Vera Rubin s'inscrit dans cette lignée. Cette astronome américaine a fourni, grâce à ses observations de la rotation des galaxies, parmi les premières preuves les plus solides de l'existence de la matière noire, cette masse invisible qui constituerait une grande partie de l'univers. Décédée en 2016, elle est largement considérée comme une scientifique qui aurait mérité un prix Nobel de son vivant.

Vera Rubin est désormais en pleine production, a indiqué Huang. "La construction des infrastructures d'IA tourne à plein régime", a-t-il ajouté. "Vera Rubin, désormais produite à plein régime, a été conçue précisément pour ce moment."

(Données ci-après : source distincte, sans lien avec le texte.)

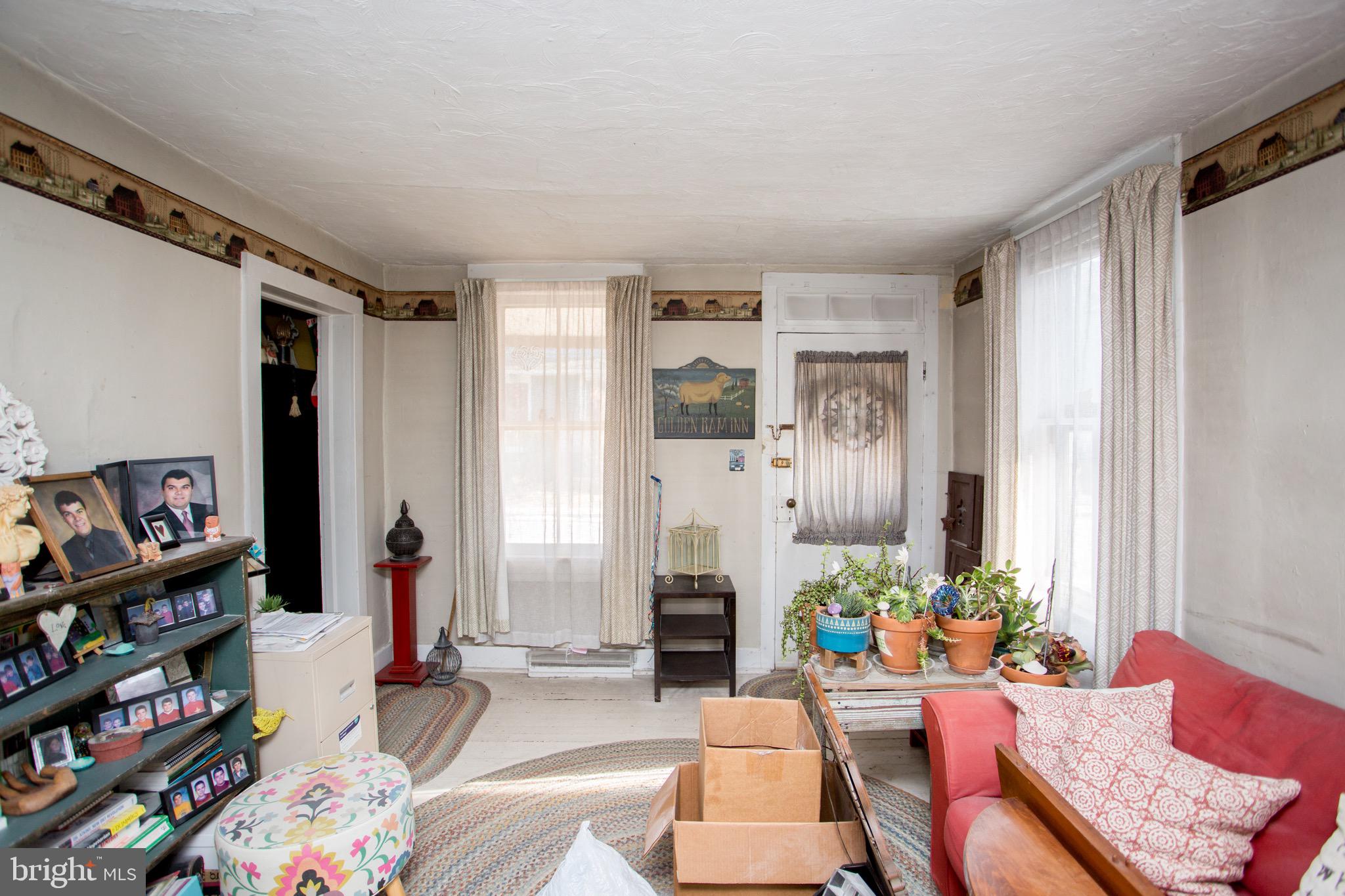 309 -311 HARRISON STREET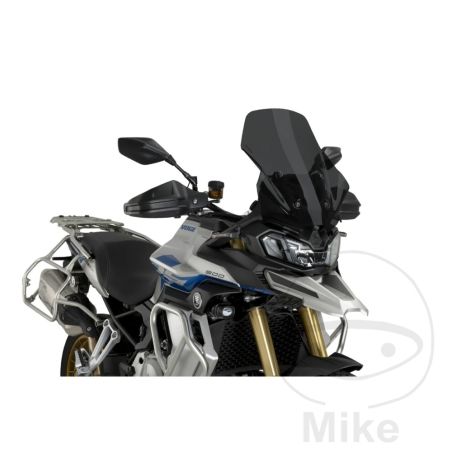 Parabrisa Touring Puig Oscuro | Puig | Motos Camaral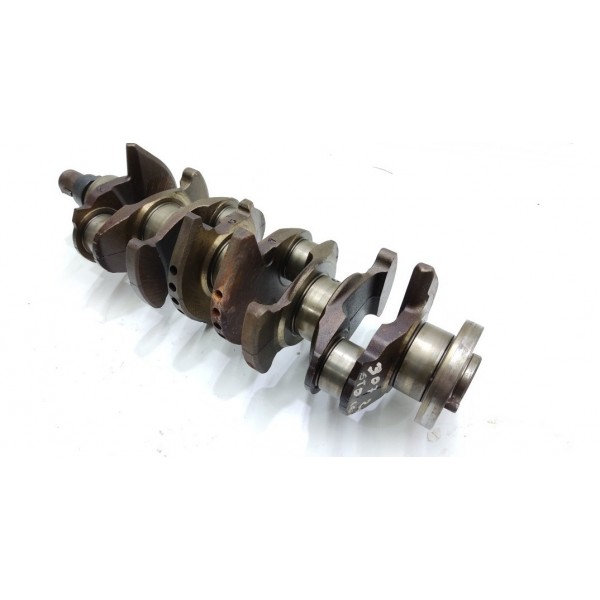 Virabrequim 307 308 C4 2.0 16v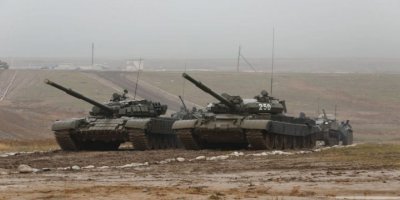 TSK Suriye mevzilerine saldırıdı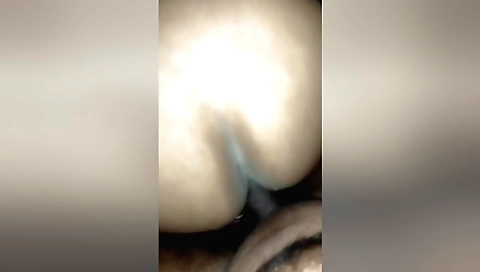 Indian teen in the toilet is left by her stepmother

Une semaine riche en catalyseurs

Les chiffres publiés mercredi n'ont apporté aucun répit sur le front de l'inflation.

L'indice des dépenses de consommation des ménages, le baromètre privilégié de la Réserve fédérale, a augmenté de 0,2 % en juillet, contre 0,1 % attendu, maintenant le rythme annuel à 3,7 % au lieu d'un ralentissement à 3,6 % comme prévu. Les prix sous-jacents sont restés à 3,3 % sur un an, au-dessus de l'objectif de 2 % de la Fed pour le 65e mois consécutif.

Le comité de politique monétaire de la Fed a maintenu ses taux entre 3,50 % et 3,75 % en juillet, trois présidents de Réserves fédérales régionales ayant toutefois plaidé pour une hausse d'un quart de point.

Les marchés évaluent actuellement à environ 40 % la probabilité d'un relèvement des taux en septembre.

L'attention se tourne désormais vers Jackson Hole, où le président de la Fed, Kevin Warsh, prononcera son discours principal vendredi matin, le premier depuis son arrivée à la tête de l'institution en mai, 19 jours avant la prochaine décision sur les taux. Isabel Schnabel, de la Banque centrale européenne, participera à un panel le même après-midi.

Les marchés actions américains ont évolué sans direction marquée lors d'une séance calme mercredi, après la publication de chiffres d'inflation légèrement supérieurs aux attentes des économistes.

Le S&P 500 a cédé moins de 0,1 % et reste proche du record historique inscrit plus tôt ce mois-ci. Le Dow Jones Industrial Average a reculé de 0,2 % et le Nasdaq Composite a lâché 0,1 %.

Les rendements des bons du Trésor ont légèrement progressé après la publication des chiffres d'inflation, les opérateurs continuant dans leur majorité à parier sur une hausse du taux des fonds fédéraux d'ici la fin de l'année. Les prix du pétrole ont, eux, reculé au terme d'une nouvelle séance volatile.